Two Parties

What more enjoyable evening for a music lover than a house concert? That event formed the heart of a dinner party to which I was invited one evening last weekend. To have heard four young women, students of our next-door neighbor Emily, sing the works of classical composers counted for me as a rare pleasure.

Emily is a mezzo soprano herself and a veteran voice teacher who apparently brings out the best in her students. The four we heard—Anna, Allegra, Olivia, and Caroline—delivered works from Bach to Britten with skill, charm, and aplomb. The variety of song and the range of talents displayed by the singers make it difficult to single out any one rendition. I enjoyed them all.

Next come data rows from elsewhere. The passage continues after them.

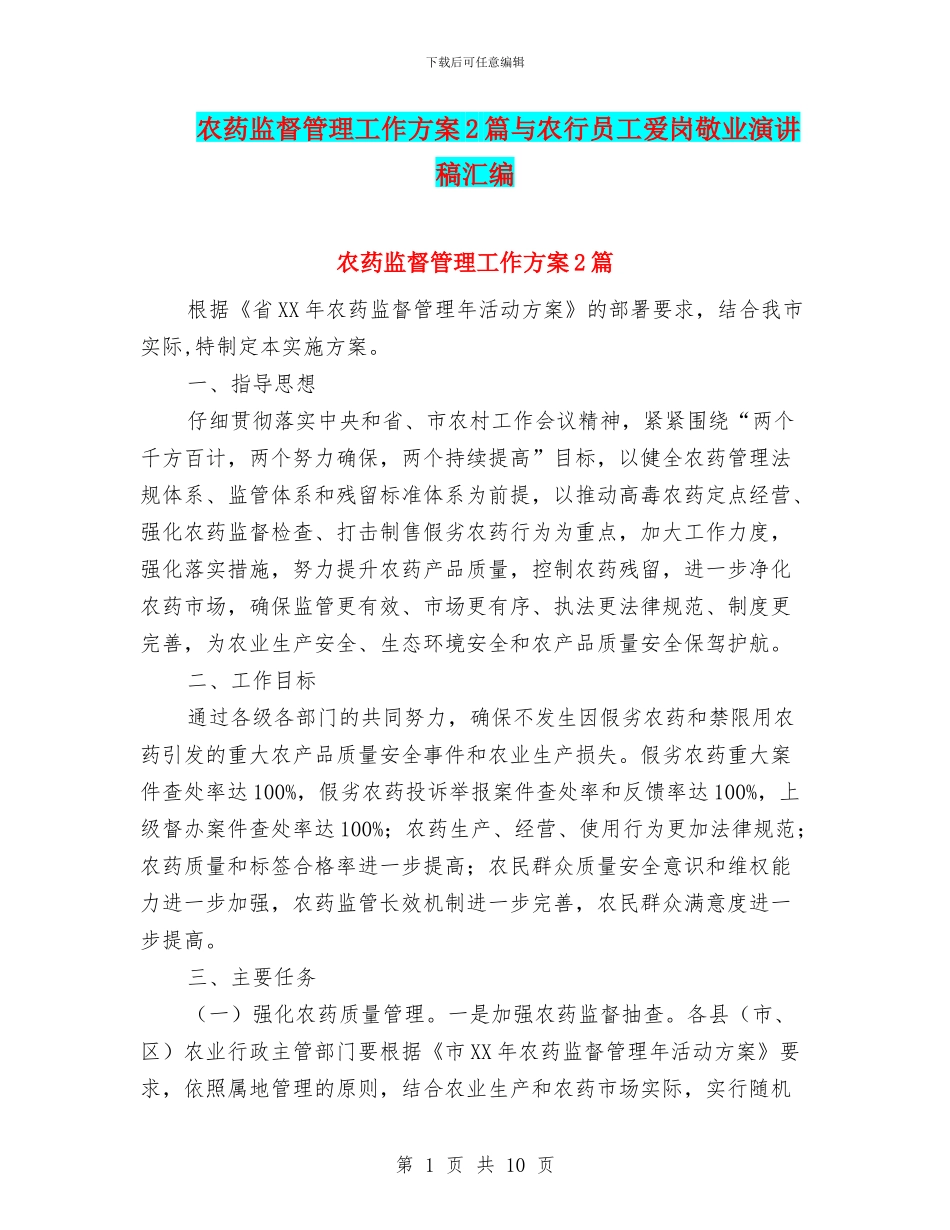 下载后可任意编辑

农药监督管理工作方案2篇与农行员工爱岗敬业演讲稿汇编

农药监督管理工作方案2篇

根据《省XX年农药监督管理年活动方案》的部署要求，结合我市实际,特制定本实施方案。

一、指导思想

仔细贯彻落实中央和省、市农村工作会议精神，紧紧围绕“两个千方百计，两个努力确保，两个持续提高”目标，以健全农药管理法规体系、监管体系和残留标准体系为前提，以推动高毒农药定点经营、强化农药监督检查、打击制售假劣农药行为为重点，加大工作力度，强化落实措施，努力提升农药产品质量，控制农药残留，进一步净化农药市场，确保监管更有效、市场更有序、执法更法律规范、制度更完善，为农业生产安全、生态环境安全和农产品质量安全保驾护航。

二、工作目标

通过各级各部门的共同努力，确保不发生因假劣农药和禁限用农药引发的重大农产品质量安全事件和农业生产损失。假劣农药重大案件查处率达100%，假劣农药投诉举报案件查处率和反馈率达100%，上级督办案件查处率达100%；农药生产、经营、使用行为更加法律规范；农药质量和标签合格率进一步提高；农民群众质量安全意识和维权能力进一步加强，农药监管长效机制进一步完善，农民群众满意度进一步提高。

三、主要任务

（一）强化农药质量管理。一是加强农药监督抽查。各县（市、区）农业行政主管部门要根据《市XX年农药监督管理年活动方案》要求，依照属地管理的原则，结合农业生产和农药市场实际，实行随机

第 1 页 共 10 页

The house concert format reminds me of the practices of earlier centuries in European homes. There, in the days before recordings were available, musicians, famous and otherwise, would perform for their hosts and their guests. Our Hauskonzert (if I’ve got the Germanic word right) brought me the same delight that I envision those music lovers experienced. I felt sorry for the passers by on our short street who could hear only snatches as they proceeded. (Had I been in their place, I would have not gone further.)

This party was characterized by sheer joy. Another that I had attended in the later afternoon at Boston College was marked by regret and a certain bewilderment. There we were saying farewell to a Jesuit friend, a moral theologian, who was being forced to leave the university. Surely, I thought, in going to the gathering of his friends I could find out why he had to leave his post after many years of effective teaching and scholarship.

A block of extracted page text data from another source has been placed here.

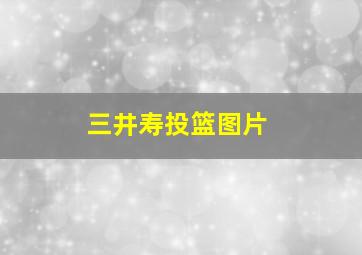 三井寿投篮图片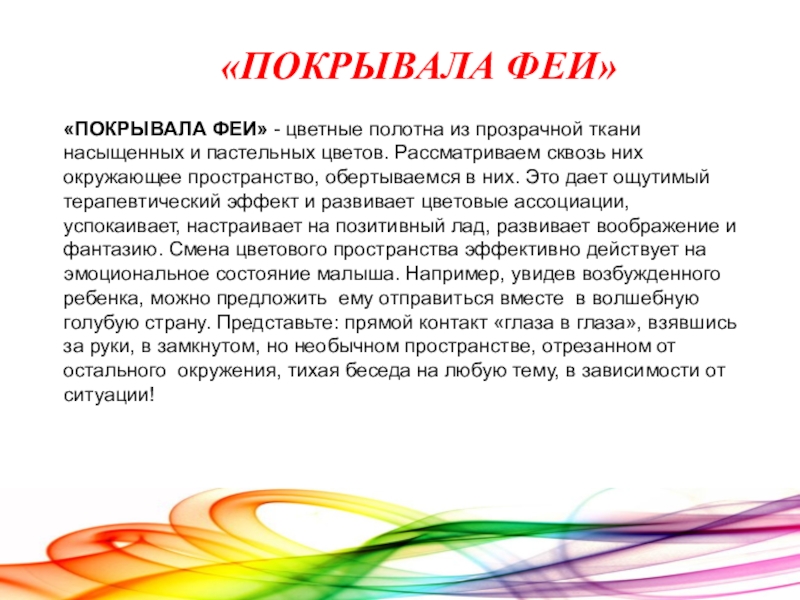 «ПОКРЫВАЛА ФЕИ»

«ПОКРЫВАЛА ФЕИ» - цветные полотна из прозрачной ткани насыщенных и пастельных цветов. Рассматриваем сквозь них окружающее пространство, обертываемся в них. Это дает ощутимый терапевтический эффект и развивает цветовые ассоциации, успокаивает, настраивает на позитивный лад, развивает воображение и фантазию. Смена цветового пространства эффективно действует на эмоциональное состояние малыша. Например, увидев возбужденного ребенка, можно предложить ему отправиться вместе в волшебную голубую страну. Представьте: прямой контакт «глаза в глаза», взявшись за руки, в замкнутом, но необычном пространстве, отрезанном от остального окружения, тихая беседа на любую тему, в зависимости от ситуации!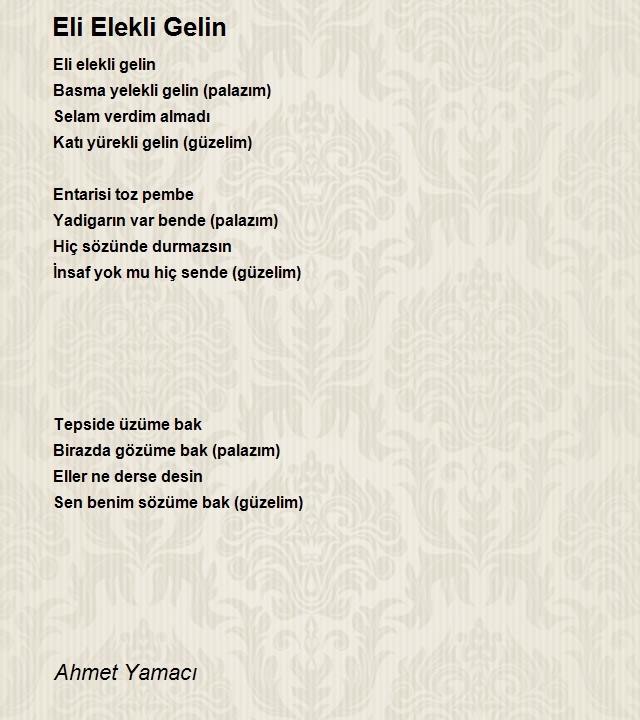 Eli Elekli Gelin

Eli elekli gelin
Basma yelekli gelin (palazım)
Selam verdim almadı
Katı yürekli gelin (güzelim)

Entarisi toz pembe
Yadigarın var bende (palazım)
Hiç sözünde durmazsın
İnsaf yok mu hiç sende (güzelim)

Tepside üzüme bak
Birazda gözüme bak (palazım)
Eller ne derse desin
Sen benim sözüme bak (güzelim)

Ahmet Yamacı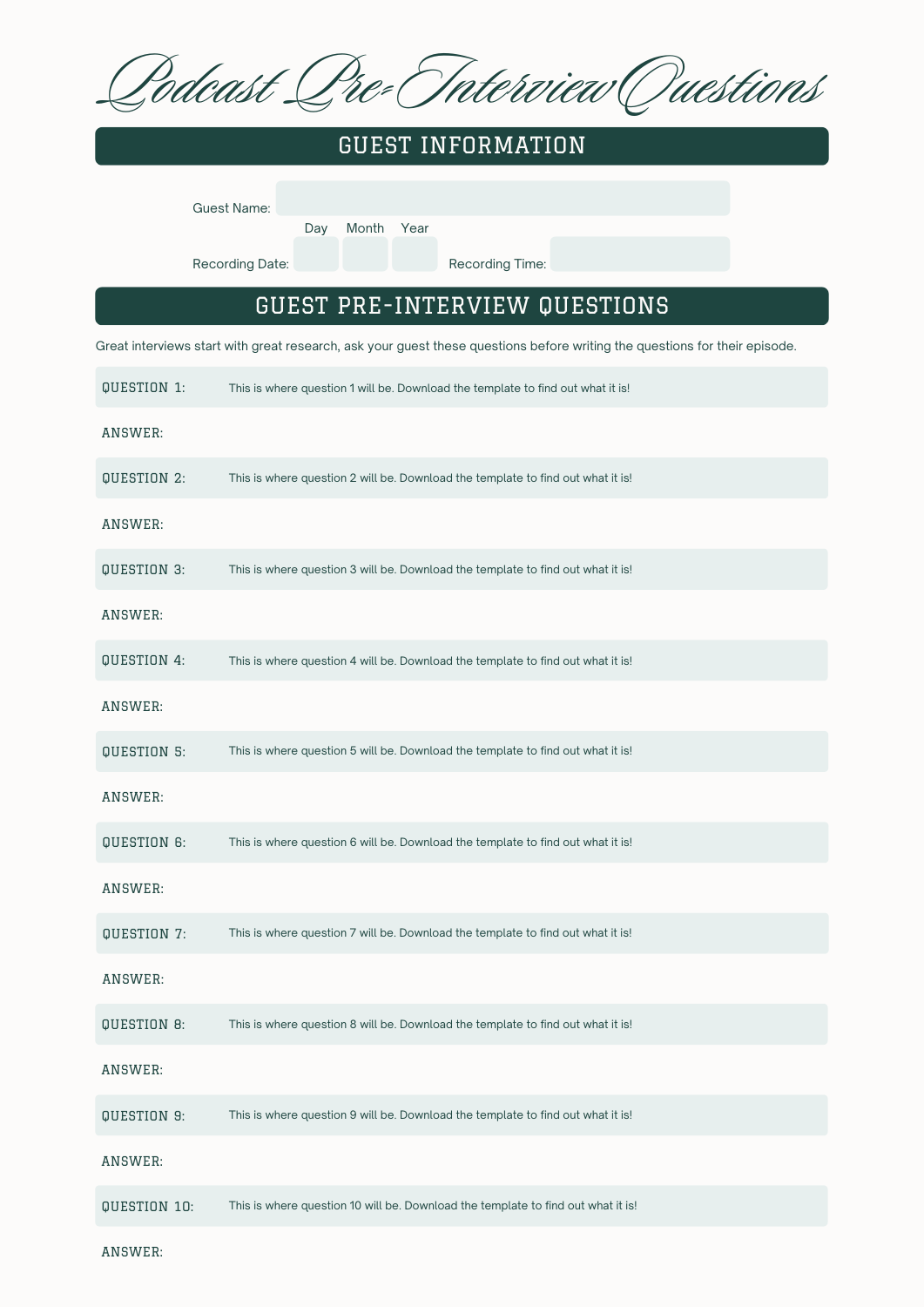 Podcast Pre-Interview Questions

GUEST INFORMATION

Guest Name:

Day Month Year

Recording Date: Recording Time:

GUEST PRE-INTERVIEW QUESTIONS

Great interviews start with great research, ask your guest these questions before writing the questions for their episode.

QUESTION 1: This is where question 1 will be. Download the template to find out what it is!

ANSWER:

QUESTION 2: This is where question 2 will be. Download the template to find out what it is!

ANSWER:

QUESTION 3: This is where question 3 will be. Download the template to find out what it is!

ANSWER:

QUESTION 4: This is where question 4 will be. Download the template to find out what it is!

ANSWER:

QUESTION 5: This is where question 5 will be. Download the template to find out what it is!

ANSWER:

QUESTION 6: This is where question 6 will be. Download the template to find out what it is!

ANSWER:

QUESTION 7: This is where question 7 will be. Download the template to find out what it is!

ANSWER:

QUESTION 8: This is where question 8 will be. Download the template to find out what it is!

ANSWER:

QUESTION 9: This is where question 9 will be. Download the template to find out what it is!

ANSWER:

QUESTION 10: This is where question 10 will be. Download the template to find out what it is!

ANSWER: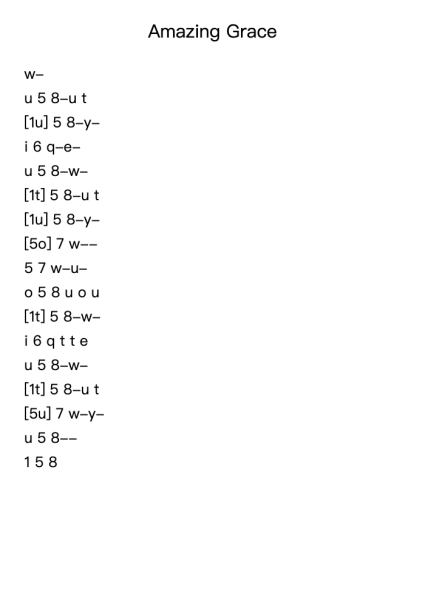 Amazing Grace

w–

u 5 8–u t

[1u] 5 8–y–

i 6 q–e–

u 5 8–w–

[1t] 5 8–u t

[1u] 5 8–y–

[5o] 7 w––

5 7 w–u–

o 5 8 u o u

[1t] 5 8–w–

i 6 q t t e

u 5 8–w–

[1t] 5 8–u t

[5u] 7 w–y–

u 5 8––

1 5 8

However, no one, not even the departer, could tell me what the reason is. That leaves his large army of friends wondering about what ecclesiastical power is being unleashed on our dear friend who, to all appearances, has done nothing wrong. Is the Vatican behind this, pushing him out because of alleged heterodoxy?  Or is it the Jesuit machine, anxious to please that same power, that has done him (and us) in?

We do not know. No one knows. Or, at least, no one is talking.

This does not make for such a good party.